### THE TASK:
Quote verbatim everything in the listing below from the line containing "How much distance" down to the end of the listing.

** START **

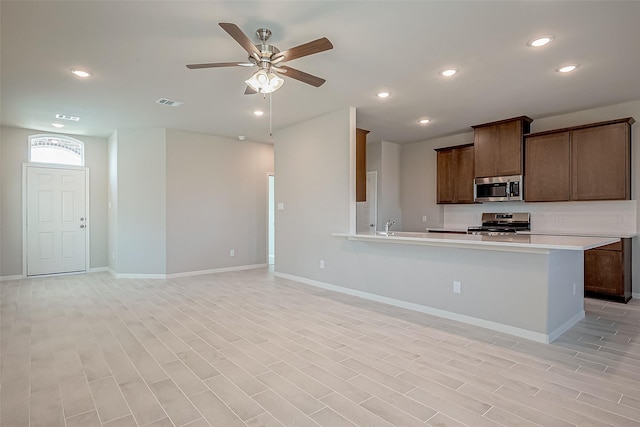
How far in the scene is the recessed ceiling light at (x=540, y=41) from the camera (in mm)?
2824

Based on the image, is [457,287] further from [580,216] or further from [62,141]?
[62,141]

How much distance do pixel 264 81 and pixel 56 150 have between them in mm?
5958

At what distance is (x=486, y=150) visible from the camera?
5.58 metres

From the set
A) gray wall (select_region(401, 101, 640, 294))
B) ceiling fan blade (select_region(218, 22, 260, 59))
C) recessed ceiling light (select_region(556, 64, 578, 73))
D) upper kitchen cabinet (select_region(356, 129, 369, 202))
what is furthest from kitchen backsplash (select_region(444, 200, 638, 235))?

** END **

### RESPONSE BELOW:
How much distance do pixel 264 81 and pixel 56 150 have between them in mm?
5958

At what distance is (x=486, y=150) visible from the camera?
5.58 metres

From the set
A) gray wall (select_region(401, 101, 640, 294))
B) ceiling fan blade (select_region(218, 22, 260, 59))
C) recessed ceiling light (select_region(556, 64, 578, 73))
D) upper kitchen cabinet (select_region(356, 129, 369, 202))
what is furthest from kitchen backsplash (select_region(444, 200, 638, 235))?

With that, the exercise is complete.